Por esses motivos, ajuizou ação de danos morais e materiais, além de lucros cessantes, contra o clube de futebol profissional, proprietário da praça esportiva. O pleito foi negado. Inconformada, a torcedora recorreu ao TJSC. Reiterou que se aplica ao estabelecimento réu a teoria da responsabilidade objetiva, uma vez que é fornecedor de serviços e por isso responde pelos danos causados aos seus clientes. Foi novamente mal sucedida. Em seu voto, a desembargadora Bettina pontuou que “independentemente da aplicação da legislação consumerista, não há como afastar o ônus da recorrente em demonstrar, ainda que de forma indiciária, a veracidade da sua narrativa, notadamente comprovando a vinculação do sinistro ao estabelecimento do clube recorrido”.

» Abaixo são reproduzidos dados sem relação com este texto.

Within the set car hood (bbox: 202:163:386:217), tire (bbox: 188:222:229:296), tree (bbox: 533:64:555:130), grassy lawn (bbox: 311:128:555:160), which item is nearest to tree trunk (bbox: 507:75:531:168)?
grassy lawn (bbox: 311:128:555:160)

Para a relatora, ainda que a autora da ação tenha juntado declarações médicas a fim de comprovar a existência do atendimento e das lesões descritas, não comprovou como e onde realmente ocorreu o dito acidente, obrigação que lhe incumbia nos termos do que estabelece a Lei Processual Civil em seu artigo 373. “Nem sequer colhe-se dos autos elementos seguros de que a insurgente esteve no estádio na data da partida de futebol, tampouco de que alguma queda tenha sofrido no local”, finalizou em seu voto. A sessão foi presidida pelo desembargador Rubens Schulz e dela também participou o desembargador Monteiro Rocha. A decisão foi unânime (Apelação Cível n. 0306875-48.2016.8.24.0020).